Zazm continued, his tone still steady, precise.
"Throughout your life, you've had children with several women. But you provided for them, didn't you?
You gave their mothers enough money to raise your offspring in peace. Enough to last generations."
Paul swallowed hard, his voice cracking.
"You… you knew about that…?"
Zazm didn't look at him. He walked forward, inspecting the row of hanging bodies as though he were checking a collection of tools.
"Even you," he said softly, "aren't the kind of trash to abandon them."
Paul's pulse quickened. His chair creaked as he shifted.
"What are you planning?"
Zazm turned his head, the faintest tilt — not an expression, just motion.
"All seventy-eight people you see hanging before you," he said, "are your own children."
Paul's mouth fell open. He looked from one body to the next — disbelief warping into something more fragile, more terrified.
His breathing hitched.
"No… no, that's impossible…"
Zazm's gaze didn't move. "Some of them may not know you. But you know them. You've kept records, you've sent their mothers funds. Why thought?....You didn't wanted to ruin your reputation...?"
"No it's more like you still loved them."
Paul shook his head violently.
"What… what are you trying to do…?"
Paul's breath hitched, a thin, panicked squeak, as Zazm moved toward a darkened corner.
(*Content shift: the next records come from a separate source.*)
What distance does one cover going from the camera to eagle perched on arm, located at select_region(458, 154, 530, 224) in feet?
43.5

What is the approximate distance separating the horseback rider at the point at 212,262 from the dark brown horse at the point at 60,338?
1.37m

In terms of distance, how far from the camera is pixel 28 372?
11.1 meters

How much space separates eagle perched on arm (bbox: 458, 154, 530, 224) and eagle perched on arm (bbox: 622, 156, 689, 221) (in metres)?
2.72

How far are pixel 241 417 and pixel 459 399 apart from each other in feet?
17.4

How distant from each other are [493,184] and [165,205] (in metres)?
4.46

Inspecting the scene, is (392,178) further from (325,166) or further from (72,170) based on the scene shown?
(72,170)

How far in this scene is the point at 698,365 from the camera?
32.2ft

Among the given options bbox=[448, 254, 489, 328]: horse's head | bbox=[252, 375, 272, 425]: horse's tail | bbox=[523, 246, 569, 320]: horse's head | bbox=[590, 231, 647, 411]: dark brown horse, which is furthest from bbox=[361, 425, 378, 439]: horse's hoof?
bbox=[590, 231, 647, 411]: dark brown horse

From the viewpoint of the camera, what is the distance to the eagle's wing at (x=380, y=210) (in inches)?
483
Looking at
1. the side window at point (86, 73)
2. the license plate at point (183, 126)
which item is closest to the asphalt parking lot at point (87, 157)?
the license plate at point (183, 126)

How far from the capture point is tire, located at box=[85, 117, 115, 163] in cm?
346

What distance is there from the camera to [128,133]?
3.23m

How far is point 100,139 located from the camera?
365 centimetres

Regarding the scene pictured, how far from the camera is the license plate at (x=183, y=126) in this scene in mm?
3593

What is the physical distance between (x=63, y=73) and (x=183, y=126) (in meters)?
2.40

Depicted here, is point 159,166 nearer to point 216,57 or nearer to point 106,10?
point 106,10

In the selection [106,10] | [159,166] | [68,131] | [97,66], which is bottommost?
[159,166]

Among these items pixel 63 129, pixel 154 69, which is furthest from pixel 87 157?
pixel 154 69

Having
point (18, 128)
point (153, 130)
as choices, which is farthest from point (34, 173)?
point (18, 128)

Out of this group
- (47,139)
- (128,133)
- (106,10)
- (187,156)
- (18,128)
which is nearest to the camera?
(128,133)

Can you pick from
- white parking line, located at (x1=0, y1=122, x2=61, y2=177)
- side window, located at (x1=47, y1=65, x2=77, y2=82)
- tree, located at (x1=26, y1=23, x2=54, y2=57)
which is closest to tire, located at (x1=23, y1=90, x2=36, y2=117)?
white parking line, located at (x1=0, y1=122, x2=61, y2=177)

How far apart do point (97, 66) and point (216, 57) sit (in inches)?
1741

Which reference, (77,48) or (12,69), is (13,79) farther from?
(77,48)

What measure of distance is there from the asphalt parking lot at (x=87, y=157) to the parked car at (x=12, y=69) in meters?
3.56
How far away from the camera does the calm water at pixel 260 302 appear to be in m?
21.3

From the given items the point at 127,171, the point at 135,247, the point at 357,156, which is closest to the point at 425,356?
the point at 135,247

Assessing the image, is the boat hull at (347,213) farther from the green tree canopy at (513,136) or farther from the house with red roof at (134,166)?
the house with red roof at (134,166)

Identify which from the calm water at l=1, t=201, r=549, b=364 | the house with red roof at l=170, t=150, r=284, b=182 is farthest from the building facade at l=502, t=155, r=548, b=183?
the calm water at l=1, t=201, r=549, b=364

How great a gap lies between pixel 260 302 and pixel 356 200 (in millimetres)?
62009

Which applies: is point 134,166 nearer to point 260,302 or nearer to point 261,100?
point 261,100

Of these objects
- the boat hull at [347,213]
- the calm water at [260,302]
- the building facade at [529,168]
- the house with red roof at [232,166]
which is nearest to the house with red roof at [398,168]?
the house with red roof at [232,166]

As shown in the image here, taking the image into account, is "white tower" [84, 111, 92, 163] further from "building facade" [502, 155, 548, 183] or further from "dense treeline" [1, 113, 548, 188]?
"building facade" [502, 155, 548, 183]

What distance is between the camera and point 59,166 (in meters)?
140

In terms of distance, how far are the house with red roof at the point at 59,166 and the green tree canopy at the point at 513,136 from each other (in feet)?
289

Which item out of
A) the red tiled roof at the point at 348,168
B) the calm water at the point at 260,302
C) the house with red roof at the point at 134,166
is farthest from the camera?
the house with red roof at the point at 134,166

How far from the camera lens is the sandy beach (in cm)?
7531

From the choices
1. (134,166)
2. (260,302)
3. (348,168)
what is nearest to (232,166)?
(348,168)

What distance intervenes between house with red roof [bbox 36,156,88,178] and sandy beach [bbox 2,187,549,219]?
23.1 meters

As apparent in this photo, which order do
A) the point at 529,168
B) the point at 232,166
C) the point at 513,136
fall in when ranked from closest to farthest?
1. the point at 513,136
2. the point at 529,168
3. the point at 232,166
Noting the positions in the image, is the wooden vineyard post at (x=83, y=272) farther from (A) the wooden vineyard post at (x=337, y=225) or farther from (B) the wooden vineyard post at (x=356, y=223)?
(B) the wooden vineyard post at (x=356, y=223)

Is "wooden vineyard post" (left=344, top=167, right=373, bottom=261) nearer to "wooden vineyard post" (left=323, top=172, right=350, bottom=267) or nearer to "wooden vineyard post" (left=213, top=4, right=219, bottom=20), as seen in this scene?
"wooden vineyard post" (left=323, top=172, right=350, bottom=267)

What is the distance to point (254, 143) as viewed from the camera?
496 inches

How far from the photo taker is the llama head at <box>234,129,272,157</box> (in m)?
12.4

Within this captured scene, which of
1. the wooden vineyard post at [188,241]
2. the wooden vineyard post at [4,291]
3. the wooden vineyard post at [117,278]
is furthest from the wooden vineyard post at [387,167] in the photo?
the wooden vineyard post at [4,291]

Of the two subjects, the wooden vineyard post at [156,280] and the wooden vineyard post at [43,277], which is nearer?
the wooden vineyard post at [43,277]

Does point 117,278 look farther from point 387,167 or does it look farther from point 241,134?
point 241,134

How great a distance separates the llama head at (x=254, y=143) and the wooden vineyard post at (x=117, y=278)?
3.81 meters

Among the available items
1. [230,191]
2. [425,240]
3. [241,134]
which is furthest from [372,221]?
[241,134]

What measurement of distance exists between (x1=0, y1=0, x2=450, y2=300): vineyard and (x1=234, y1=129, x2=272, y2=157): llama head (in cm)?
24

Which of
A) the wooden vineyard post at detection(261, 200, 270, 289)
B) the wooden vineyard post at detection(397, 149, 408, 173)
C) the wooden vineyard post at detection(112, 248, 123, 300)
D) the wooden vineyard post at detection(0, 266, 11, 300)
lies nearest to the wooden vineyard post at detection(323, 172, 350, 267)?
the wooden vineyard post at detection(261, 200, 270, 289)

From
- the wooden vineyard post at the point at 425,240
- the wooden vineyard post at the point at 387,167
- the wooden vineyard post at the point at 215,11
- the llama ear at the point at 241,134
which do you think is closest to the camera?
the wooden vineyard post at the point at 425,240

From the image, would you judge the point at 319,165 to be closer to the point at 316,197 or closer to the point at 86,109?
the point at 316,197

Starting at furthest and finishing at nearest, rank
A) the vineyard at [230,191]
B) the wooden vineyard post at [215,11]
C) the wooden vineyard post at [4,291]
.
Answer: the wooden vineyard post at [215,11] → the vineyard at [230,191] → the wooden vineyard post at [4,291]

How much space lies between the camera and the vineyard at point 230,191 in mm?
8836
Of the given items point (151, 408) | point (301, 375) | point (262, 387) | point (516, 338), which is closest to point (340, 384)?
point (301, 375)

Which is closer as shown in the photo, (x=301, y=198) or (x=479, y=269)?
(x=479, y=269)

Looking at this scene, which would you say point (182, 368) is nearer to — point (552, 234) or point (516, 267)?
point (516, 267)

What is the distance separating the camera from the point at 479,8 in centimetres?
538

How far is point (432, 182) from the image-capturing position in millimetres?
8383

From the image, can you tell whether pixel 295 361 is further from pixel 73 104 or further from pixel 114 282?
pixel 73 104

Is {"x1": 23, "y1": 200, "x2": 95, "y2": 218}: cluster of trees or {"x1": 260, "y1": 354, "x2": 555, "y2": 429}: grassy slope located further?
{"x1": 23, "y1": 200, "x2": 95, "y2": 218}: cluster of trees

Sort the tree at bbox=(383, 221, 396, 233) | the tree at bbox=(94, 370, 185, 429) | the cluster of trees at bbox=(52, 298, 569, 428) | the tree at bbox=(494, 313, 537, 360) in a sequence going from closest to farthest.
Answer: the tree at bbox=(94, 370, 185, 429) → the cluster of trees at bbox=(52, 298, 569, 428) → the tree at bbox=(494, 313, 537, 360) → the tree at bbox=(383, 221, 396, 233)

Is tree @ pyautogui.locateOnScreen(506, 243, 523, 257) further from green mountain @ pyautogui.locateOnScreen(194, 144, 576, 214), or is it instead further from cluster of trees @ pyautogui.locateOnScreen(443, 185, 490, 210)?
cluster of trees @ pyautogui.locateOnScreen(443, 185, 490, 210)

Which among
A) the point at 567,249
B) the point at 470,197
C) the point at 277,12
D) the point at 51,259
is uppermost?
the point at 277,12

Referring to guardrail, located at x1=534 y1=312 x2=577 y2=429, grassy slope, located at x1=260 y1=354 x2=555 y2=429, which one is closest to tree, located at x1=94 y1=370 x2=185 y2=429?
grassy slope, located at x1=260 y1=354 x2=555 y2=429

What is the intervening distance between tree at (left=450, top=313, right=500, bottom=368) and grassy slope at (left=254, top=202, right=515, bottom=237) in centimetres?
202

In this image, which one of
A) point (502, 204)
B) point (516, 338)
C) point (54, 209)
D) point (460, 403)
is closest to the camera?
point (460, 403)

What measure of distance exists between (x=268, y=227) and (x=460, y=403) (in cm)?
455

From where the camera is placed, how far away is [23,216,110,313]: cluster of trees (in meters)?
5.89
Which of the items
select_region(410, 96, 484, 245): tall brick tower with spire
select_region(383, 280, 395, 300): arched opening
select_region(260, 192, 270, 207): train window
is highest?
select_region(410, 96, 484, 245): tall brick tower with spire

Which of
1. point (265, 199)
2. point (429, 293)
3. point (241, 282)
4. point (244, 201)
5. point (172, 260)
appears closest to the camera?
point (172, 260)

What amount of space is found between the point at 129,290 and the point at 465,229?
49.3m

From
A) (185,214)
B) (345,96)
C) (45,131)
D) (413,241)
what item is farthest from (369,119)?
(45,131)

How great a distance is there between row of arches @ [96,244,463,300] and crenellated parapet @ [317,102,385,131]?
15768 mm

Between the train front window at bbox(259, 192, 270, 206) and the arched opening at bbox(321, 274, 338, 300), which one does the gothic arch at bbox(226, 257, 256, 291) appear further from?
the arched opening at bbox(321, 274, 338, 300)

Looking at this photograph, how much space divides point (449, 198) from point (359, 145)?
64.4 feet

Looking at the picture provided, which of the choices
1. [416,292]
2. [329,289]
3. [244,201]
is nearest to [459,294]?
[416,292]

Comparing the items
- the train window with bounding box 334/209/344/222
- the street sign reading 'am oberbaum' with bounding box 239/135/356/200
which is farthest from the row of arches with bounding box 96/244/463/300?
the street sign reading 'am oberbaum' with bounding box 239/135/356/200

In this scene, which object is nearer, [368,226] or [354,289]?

He returned, holding a box wrapped in cheap, cheerful gift paper, the mockery of it making Paul's stomach clench.
"Why don't you open this?" Zazm's voice was utterly flat—a sheet of cold iron. He untied Paul with a casual efficiency that spoke volumes of his contempt.
Paul's trembling fingers tore at the paper. As the lid lifted, the air seemed to congeal. His eyes didn't just widen; they shattered.
A choked, inhuman sound—a sound that could never be taken back—tore from his throat. He flung the box away, his body recoiling as if struck by lightning.
Inside, resting on a bed of stained velvet, was the severed head of a baby. It was small, delicate, and pale, the eyes dull milky marbles staring upward, a thin, dark line of coagulated blood tracing a smile beneath the chin.
"You must remember your youngest son," Zazm stated, his gaze fixed on the severed head, as if merely reciting a weather report. "Born only a few months back."
"You monster…" Paul stuttered, his knees giving out beneath him.
Zazm finally looked at him, his black eyes as hollow as the abyss, his expression unchanged.
"Yes, you're right. I'm a monster."
The air around Zazm shuddered, not with heat, but a profound coldness. His hand rose, and a meter-long, triangular steel spike, sharp enough to shave air, appeared in his grasp.
"Every second, one of your kids dies," Zazm said, his expression unchanged. He brought his arm back, not with effort, but mechanical precision, and slung the rod like a javelin.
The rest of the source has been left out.